Ma è stato tutto inutile perché si è trattato dell’ultimo atto di un lungo processo di de-nuclearizzazione avviato dal governo Schroeder nei primi anni del nuovo secolo, rilanciato dal governo Merkel specie dopo il disastro di Fukushima del 2011 e poi bandiera e cavallo di battaglia dei Verdi, oggi fondamentali anche sul piano elettorale per la sopravvivenza dell’attuale governo del socialdemocratico Olaf Scholtz. Adesso la Germania dovrà affidarsi alle fonti rinnovabili e sulle vecchie centrali termiche ancora attive. La Germania è il Paese europeo che consuma più carbone, quasi un terzo del fabbisogno energetico. Carbone che è totalmente incompatibile con la scelta europea di de-carbonizzazione. Allora? Così altra via non c’è se non quella di fare affidamento sulle rinnovabili e anche sul gas di importazione (principalmente dalla Russia) che, con lo scenario stravolto dalla guerra in Ucraina, diventa impossibile. Il governo tedesco ha promesso che al 2030 la Germania potrà contare su un mix composto all’80% da rinnovabili. Ma sarà davvero possibile alimentare così, con le rinnovabili, un Paese come la Germania? Già la California ha fallito su questa strada. Nel 2022 queste fonti (soprattutto l’eolico) hanno rappresentato quasi il 47% della generazione elettrica del Paese, crescendo del 4,9% rispetto all’anno prima grazie alle condizioni meteo favorevoli. Ma molto è legato al meteo, quando il vento non tira e il sole non splende, pannelli e turbine non girano. Problemi, si dice, risolvibili migliorando l’interconnessione con i sistemi energetici dei Paesi vicini e con lo stoccaggio, conservando l’energia all’interno di dispositivi o di combustibili per restituirla poi alla rete, quando necessaria. Il sistema migliore per l’accumulo è la batteria agli ioni di litio, dai costi elevati (contiene metalli preziosi quali litio e cobalto) e da una scarsa efficienza, dato che una parte dell’energia immagazzinata si disperde. La chiusura delle tre centrali nucleari ha avuto una forte eco in Germania con feste degli ecologisti specie a Berlino e a Kiel non lasciando traccia di rilievo negli altri paesi europei e tanto meno fuori Europa. 

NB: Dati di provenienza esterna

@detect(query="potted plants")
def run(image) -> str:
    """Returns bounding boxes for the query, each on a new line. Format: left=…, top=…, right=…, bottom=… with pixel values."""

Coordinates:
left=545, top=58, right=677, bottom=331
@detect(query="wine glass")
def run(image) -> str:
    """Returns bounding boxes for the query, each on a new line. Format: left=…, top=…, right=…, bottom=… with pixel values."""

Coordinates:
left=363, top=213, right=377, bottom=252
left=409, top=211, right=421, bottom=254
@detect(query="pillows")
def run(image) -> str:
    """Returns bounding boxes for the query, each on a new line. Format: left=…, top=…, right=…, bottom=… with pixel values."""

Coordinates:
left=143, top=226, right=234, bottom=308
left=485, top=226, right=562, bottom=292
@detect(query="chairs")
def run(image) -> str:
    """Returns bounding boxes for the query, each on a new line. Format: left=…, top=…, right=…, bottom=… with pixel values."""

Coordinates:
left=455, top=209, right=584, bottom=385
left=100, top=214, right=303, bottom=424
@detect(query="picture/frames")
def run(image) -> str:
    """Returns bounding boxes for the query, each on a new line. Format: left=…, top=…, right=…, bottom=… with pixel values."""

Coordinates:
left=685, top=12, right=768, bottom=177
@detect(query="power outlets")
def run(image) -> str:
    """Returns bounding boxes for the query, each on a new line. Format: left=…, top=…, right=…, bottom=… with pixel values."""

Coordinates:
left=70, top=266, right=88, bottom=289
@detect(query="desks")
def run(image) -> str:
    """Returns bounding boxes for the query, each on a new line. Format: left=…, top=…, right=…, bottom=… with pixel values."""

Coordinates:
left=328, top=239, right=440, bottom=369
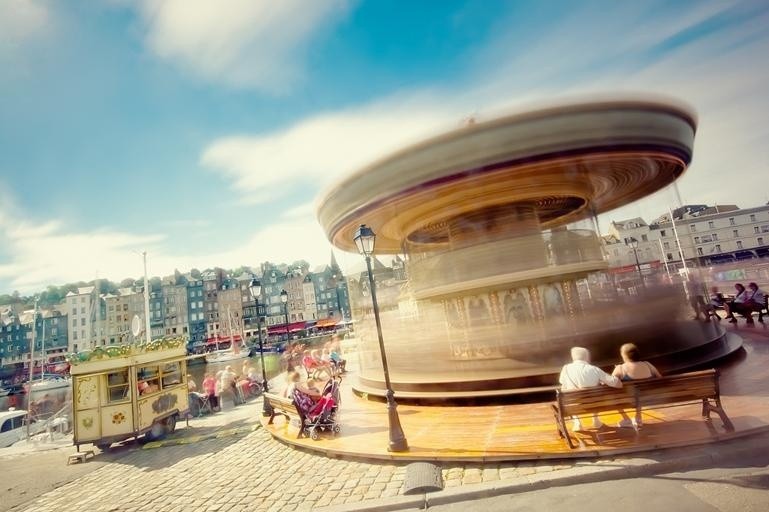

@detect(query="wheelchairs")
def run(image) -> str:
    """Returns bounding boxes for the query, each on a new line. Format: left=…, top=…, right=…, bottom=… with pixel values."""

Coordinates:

Le conseguenze di questo modo di affrontare la transizione verde per la lotta al cambiamento climatico possono essere molto pesanti per Paesi industrializzati come la Germania ma anche per tutti gli altri, a cominciare dall’Italia. Non è pensabile una Europa e un mondo senza energia. Inutile girarci attorno: se davvero l’obiettivo è quello di ridurre prima possibile e in modo totale le emissioni di CO2 altra via non c’è se non quella di costruire più centrali nucleari, di ultima generazione, unico sistema a zero emissioni. Procedere senza vedere cosa c’è attorno può costare caro all’Italia, all’Europa, all’Occidente, alla democrazia e alla pace mondiale. Regalare altro vantaggio a Paesi come la Cina, il principale Paese fornitore  delle materie prime indispensabili per la transizione verde, vuol dire entrare in un vicolo cieco. E’ un suicidio, non solo economico. E’ come infilare la propria testa nella bocca del leone affamato.